Daily News And Information From Ukraine

 | 
January 8, 2023
UPDATED: 
January 8, 2023


Dispatches from Ukraine. Day 318.

As Russia’s attack on Ukraine continues and the war rages on, reliable sources of information are critical. Forbes gathers information and provides updates on the situation.

By Daria Dzysiuk.

Donetsk Region.

Russian occupational troops launched artillery bombardments on the Bakhmut area and great the Donetsk region, on January 6, according to the office of Ukraine's Prosecutor General. Private houses, apartment buildings and other facilities were damaged or destroyed. “A 66-year-old man and a 61-year-old woman were killed as a result of powerful mortar attacks on residential areas. Thirteen more people received mine-explosive injuries and shrapnel injuries,” the office prosecutor general said.

Kherson Region.

Over the past 24 hours Russian troops shelled the Kherson area 39 times with artillery, MLRS, mortars, and tanks, said Yaroslav Yanushevych, Kherson's governor. Kherson’s living quarters came under fire nine times. Russian shells hit private and multifamily buildings, firefighting eqipment, and rescue departments. One person – a local rescuer – was killed while seven Kherson region residents were injured.

Neither Soledar nor Bakhmut in the Donetsk region are under Russian control, said Serhii Cherevatyy, the spokesperson of East troops group, live on a Ukrainian TV broadcast on January 7, refuting claims coming from various Russian channels that Ukraine had lost ground. However, fighting there continues to be intense: only today there were 10 clashes and 76 shelling on the front. “We do everything to preserve our force. Soledar is not under the control of the Russian Federation. Their tactics have not changed – massive attacks by infantry that advance continuously, step by step they made small advances,” Cherevatyy explained.

■ WORK INSTRUCTION 1
Does each statement agree with the Ukraine war dispatch? Answer yes or no, quoting the words that decide it: (a) A local rescuer was killed in the Kherson region. (b) Russian troops shelled the Kherson area 76 times in the past 24 hours. (c) Cherevatyy said Soledar was under Russian control.
■ WORK INSTRUCTION 2
Carry on the Ukraine war dispatch from its last sentence.
The items can be left aside; nothing here depends on them.

■ MATERIAL PROVIDED
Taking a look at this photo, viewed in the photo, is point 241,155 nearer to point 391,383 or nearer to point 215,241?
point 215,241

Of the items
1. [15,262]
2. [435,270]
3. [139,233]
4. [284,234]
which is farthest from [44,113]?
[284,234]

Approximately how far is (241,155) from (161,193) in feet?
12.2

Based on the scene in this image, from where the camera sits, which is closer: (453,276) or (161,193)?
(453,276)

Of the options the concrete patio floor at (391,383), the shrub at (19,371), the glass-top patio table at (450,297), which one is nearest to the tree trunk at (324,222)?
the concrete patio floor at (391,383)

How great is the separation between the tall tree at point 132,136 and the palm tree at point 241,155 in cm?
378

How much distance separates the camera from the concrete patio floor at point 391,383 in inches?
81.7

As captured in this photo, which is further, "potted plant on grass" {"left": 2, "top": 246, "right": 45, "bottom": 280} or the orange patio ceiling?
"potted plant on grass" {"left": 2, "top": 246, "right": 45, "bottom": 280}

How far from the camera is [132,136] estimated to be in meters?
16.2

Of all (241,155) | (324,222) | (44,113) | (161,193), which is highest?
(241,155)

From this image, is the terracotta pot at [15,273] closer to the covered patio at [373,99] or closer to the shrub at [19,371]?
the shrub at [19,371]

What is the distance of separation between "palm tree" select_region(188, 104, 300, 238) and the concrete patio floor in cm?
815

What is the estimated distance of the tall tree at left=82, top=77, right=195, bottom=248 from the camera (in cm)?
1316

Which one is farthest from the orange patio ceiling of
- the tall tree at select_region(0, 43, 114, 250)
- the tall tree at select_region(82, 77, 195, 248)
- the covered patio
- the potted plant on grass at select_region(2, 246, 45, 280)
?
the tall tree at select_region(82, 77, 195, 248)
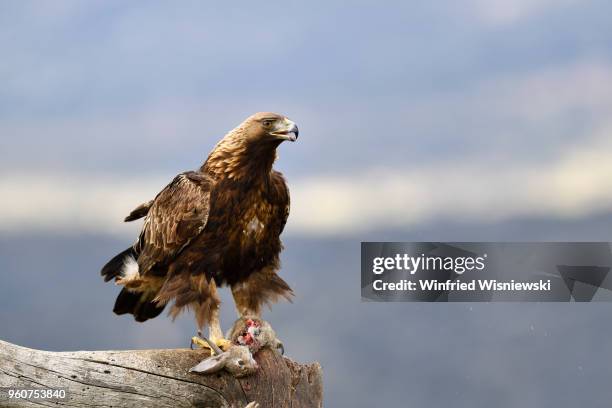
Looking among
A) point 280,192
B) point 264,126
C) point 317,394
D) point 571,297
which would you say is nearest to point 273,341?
point 317,394

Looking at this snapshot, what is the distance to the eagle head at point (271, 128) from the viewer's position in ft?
25.4

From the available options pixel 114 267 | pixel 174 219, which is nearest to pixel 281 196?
pixel 174 219

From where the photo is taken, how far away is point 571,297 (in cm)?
930

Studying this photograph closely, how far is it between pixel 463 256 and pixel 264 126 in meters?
2.42

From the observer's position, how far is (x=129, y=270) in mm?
8258

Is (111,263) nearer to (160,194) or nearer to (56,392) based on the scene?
(160,194)

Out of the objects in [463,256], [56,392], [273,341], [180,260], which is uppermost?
[463,256]

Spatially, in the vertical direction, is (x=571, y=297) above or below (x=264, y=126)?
below

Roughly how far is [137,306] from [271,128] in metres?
1.88

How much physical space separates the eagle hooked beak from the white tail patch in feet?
5.22

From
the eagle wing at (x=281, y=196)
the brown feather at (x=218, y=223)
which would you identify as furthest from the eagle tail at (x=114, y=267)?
the eagle wing at (x=281, y=196)

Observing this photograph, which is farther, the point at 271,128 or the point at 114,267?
the point at 114,267

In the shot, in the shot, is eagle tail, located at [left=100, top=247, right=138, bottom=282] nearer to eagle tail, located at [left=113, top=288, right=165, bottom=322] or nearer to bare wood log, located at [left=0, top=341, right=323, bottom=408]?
eagle tail, located at [left=113, top=288, right=165, bottom=322]

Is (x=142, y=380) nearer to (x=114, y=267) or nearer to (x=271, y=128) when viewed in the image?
(x=114, y=267)
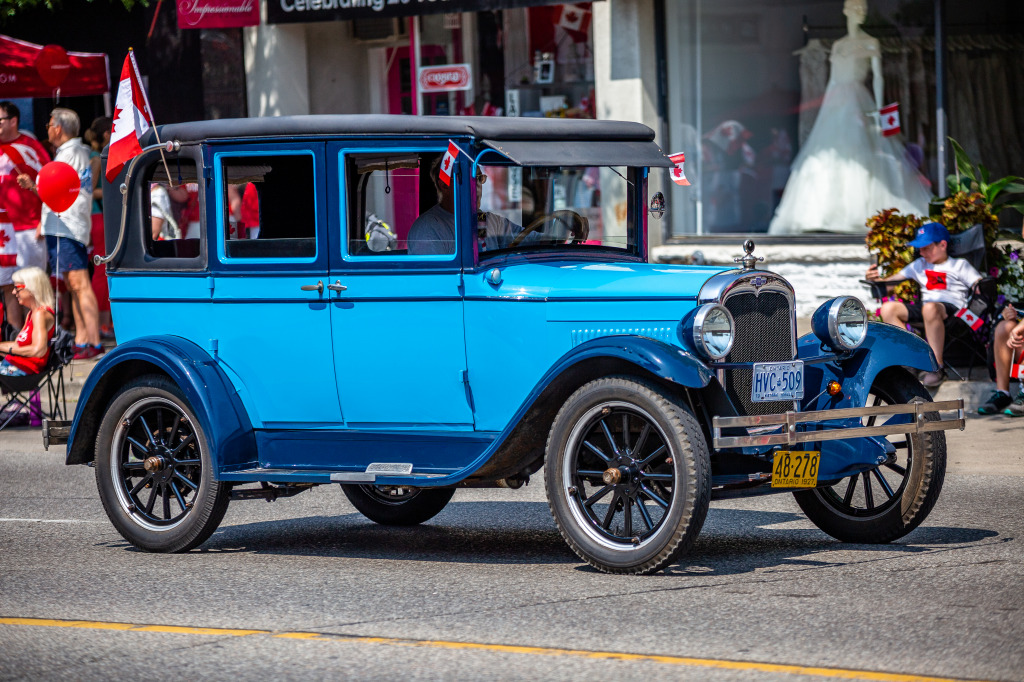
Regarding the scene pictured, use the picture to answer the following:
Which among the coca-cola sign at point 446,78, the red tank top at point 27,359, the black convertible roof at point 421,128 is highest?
the coca-cola sign at point 446,78

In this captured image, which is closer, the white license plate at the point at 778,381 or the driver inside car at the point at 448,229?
the white license plate at the point at 778,381

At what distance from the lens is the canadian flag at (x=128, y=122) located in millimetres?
7508

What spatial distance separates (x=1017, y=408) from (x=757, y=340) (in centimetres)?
500

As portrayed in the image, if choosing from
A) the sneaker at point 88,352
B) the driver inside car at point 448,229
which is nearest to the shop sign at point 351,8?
the sneaker at point 88,352

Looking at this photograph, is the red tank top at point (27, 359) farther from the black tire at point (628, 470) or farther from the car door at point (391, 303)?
the black tire at point (628, 470)

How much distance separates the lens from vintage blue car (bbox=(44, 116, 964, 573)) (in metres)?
6.00

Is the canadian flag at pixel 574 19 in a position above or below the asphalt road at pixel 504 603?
above

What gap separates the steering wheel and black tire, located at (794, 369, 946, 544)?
157cm

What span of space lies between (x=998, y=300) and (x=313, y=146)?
21.0ft

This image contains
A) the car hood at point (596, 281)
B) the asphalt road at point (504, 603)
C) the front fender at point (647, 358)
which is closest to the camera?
the asphalt road at point (504, 603)

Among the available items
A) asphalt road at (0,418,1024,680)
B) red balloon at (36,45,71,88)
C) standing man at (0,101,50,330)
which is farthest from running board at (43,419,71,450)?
red balloon at (36,45,71,88)

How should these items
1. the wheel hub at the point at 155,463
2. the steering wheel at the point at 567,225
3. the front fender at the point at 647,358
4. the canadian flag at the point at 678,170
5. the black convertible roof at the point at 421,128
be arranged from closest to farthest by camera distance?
the front fender at the point at 647,358
the black convertible roof at the point at 421,128
the steering wheel at the point at 567,225
the wheel hub at the point at 155,463
the canadian flag at the point at 678,170

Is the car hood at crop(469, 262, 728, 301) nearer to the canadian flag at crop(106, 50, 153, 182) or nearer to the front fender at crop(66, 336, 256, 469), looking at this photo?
the front fender at crop(66, 336, 256, 469)

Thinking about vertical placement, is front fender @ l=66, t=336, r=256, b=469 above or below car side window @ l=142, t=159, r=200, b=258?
below
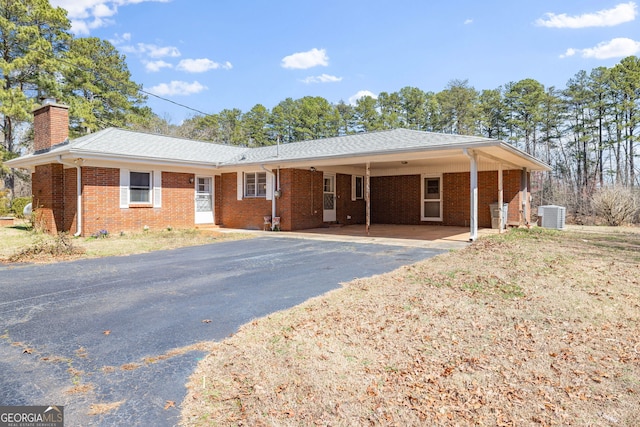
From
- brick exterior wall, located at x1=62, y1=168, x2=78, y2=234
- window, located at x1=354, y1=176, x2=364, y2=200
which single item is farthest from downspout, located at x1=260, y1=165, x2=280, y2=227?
brick exterior wall, located at x1=62, y1=168, x2=78, y2=234

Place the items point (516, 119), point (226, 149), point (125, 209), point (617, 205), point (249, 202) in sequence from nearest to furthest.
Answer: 1. point (125, 209)
2. point (249, 202)
3. point (617, 205)
4. point (226, 149)
5. point (516, 119)

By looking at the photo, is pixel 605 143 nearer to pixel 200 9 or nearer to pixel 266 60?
pixel 266 60

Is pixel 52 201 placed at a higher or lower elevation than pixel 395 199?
lower

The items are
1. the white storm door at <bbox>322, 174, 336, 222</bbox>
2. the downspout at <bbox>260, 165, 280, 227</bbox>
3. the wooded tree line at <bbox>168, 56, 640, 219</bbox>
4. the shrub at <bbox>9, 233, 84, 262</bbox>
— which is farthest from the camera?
the wooded tree line at <bbox>168, 56, 640, 219</bbox>

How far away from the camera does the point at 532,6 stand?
11.2 m

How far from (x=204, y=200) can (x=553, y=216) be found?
1468 cm

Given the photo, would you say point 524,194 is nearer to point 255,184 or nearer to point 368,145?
point 368,145

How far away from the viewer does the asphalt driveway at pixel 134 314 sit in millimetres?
2650

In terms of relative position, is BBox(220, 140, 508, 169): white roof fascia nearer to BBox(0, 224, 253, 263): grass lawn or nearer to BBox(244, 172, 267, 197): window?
BBox(244, 172, 267, 197): window

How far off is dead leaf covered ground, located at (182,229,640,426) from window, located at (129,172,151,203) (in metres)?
10.6

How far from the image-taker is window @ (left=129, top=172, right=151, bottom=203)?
13.3 meters

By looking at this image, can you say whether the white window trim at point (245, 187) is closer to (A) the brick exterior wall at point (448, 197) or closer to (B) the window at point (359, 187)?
(B) the window at point (359, 187)

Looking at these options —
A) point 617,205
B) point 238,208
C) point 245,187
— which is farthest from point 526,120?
point 238,208

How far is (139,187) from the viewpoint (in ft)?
44.4
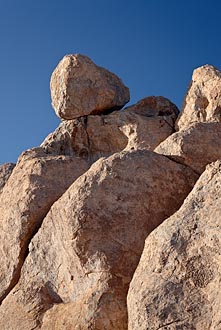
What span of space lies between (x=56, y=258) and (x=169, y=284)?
396 centimetres

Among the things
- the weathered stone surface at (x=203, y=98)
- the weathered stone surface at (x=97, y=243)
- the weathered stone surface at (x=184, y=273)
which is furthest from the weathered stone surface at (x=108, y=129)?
the weathered stone surface at (x=184, y=273)

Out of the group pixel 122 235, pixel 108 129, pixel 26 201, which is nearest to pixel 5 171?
pixel 108 129

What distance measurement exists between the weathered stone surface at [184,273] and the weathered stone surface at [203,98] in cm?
681

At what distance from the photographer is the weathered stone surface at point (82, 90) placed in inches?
749

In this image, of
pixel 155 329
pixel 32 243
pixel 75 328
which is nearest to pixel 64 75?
pixel 32 243

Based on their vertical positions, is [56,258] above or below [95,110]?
below

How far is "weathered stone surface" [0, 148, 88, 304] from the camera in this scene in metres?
13.5

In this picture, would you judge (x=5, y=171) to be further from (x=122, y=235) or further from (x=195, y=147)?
(x=122, y=235)

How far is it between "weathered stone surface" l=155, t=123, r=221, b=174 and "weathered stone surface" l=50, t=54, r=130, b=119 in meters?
6.64

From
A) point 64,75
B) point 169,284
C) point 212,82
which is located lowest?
point 169,284

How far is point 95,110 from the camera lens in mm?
19125

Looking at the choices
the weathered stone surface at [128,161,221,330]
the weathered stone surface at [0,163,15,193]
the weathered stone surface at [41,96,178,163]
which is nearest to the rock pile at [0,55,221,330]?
the weathered stone surface at [128,161,221,330]

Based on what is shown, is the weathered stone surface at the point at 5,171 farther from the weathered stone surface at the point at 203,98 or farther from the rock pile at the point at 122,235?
the weathered stone surface at the point at 203,98

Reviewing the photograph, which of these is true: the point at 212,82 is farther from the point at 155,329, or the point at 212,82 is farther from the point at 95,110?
the point at 155,329
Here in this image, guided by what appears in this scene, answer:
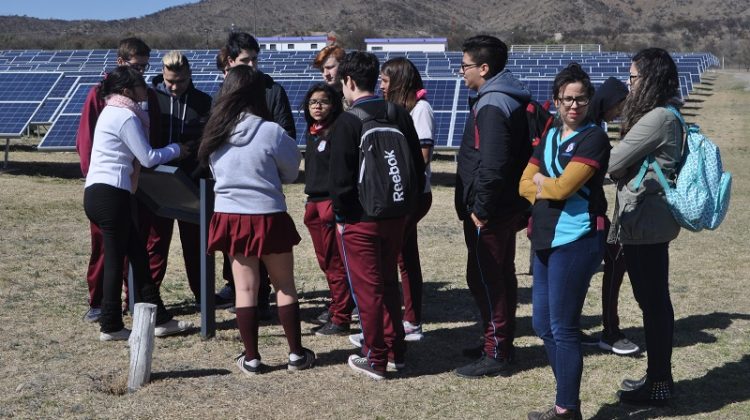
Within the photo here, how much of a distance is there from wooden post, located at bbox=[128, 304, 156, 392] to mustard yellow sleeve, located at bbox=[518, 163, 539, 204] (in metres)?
1.91

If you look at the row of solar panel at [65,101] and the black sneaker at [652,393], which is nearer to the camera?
the black sneaker at [652,393]

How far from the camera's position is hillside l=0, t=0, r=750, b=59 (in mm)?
109000

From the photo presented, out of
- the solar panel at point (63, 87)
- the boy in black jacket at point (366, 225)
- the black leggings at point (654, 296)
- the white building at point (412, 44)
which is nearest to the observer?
the black leggings at point (654, 296)

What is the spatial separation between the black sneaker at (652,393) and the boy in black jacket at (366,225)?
125cm

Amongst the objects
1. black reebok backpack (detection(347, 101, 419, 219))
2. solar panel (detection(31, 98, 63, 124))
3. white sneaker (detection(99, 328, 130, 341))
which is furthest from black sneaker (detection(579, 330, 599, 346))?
solar panel (detection(31, 98, 63, 124))

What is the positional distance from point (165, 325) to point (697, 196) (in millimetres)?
3189

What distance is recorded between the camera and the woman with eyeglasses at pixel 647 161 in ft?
13.6

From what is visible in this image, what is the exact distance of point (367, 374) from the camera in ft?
16.3

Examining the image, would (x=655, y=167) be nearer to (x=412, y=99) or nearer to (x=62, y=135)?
(x=412, y=99)

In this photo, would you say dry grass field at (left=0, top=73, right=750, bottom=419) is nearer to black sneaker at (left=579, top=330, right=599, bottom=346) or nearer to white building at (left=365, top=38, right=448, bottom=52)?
black sneaker at (left=579, top=330, right=599, bottom=346)

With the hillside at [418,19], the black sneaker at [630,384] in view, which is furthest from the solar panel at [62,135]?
the hillside at [418,19]

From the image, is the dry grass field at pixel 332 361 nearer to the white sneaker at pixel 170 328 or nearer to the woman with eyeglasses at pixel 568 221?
the white sneaker at pixel 170 328

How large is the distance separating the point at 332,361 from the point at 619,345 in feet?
5.40

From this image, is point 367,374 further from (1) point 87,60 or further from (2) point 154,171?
(1) point 87,60
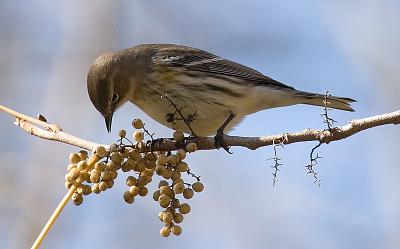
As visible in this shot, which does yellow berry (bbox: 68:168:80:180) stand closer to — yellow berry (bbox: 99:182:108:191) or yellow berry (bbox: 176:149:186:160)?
yellow berry (bbox: 99:182:108:191)

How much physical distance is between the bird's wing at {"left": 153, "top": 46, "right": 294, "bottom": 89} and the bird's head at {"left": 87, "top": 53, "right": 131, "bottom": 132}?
1.06 feet

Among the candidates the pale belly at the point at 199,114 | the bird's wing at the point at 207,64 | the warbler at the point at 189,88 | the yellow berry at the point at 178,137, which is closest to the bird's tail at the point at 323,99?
the warbler at the point at 189,88

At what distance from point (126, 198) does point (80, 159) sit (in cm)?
26

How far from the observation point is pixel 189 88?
5.21 m

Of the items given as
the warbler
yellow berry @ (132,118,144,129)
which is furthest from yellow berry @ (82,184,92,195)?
the warbler

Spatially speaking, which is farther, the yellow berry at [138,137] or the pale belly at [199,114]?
the pale belly at [199,114]

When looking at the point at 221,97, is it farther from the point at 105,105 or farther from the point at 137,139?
→ the point at 137,139

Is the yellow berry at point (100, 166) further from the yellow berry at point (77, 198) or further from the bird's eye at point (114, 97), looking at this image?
the bird's eye at point (114, 97)

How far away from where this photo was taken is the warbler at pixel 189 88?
511 cm

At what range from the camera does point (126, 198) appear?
3.06 meters

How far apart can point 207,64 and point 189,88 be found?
0.63 meters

■ EXERCISE ANSWER 1
(a) Yes: "One person – a local rescuer – was killed"
(b) No: "Russian troops shelled the Kherson area 39 times"
(c) No: "Soledar is not under the control of the Russian Federation."

■ EXERCISE ANSWER 2
U.S. Secretary of State, Antony Blinken, has announced more than $3.75 billion in military assistance to Ukraine and other countries impacted by Russia attempted invasion of Ukraine. “In this first week of 2023, the United States continues to stand strongly behind Ukraine and our European allies and partners by announcing more than $3.75 billion in new military assistance. This assistance includes a $2.85 billion drawdown from stocks of the Department of Defense to be provided immediately to Ukraine and $225 million in Foreign Military Financing to build the long-term capacity and support modernization of Ukraine’s military. It also includes $682 million in Foreign Military Financing for European partners and allies to help incentivize and backfill donations of military equipment to Ukraine,” Blinken’s statement said. U.S. 29th aid package included 50 Bradley infantry fighting vehicles, 55 mine resistant ambush protected vehicles, 138 high mobility multipurpose wheeled vehicles, 18 155mm self-propelled howitzers, 100 M113 armored personnel carriers, surface to air missiles, ammunition, and other items.

Ukrainian intelligence claims Russia will attempt to mobilize an additional 500,000 troops in January 2023 for the war in Ukraine. So said Vadym Skibitsky, spokesperson for the main Director of Intelligence of the Ministry of Defence of Ukraine, in an interview for The Guardian. “We expect them to conduct offensives in Donetsk and Kharkiv regions, as well as possibly Zaporizhzhia, and to defend in Kherson and Crimea. This is the number of men they will need for such a task,” he explained, arguing with the help of reconnaissance data. Skibitsky said they expect the next wave of mobilization in Russia to start on January 15 as the state's common winter holidays pass. “They are putting their emphasis on numbers of men and equipment and hoping to overwhelm our side.”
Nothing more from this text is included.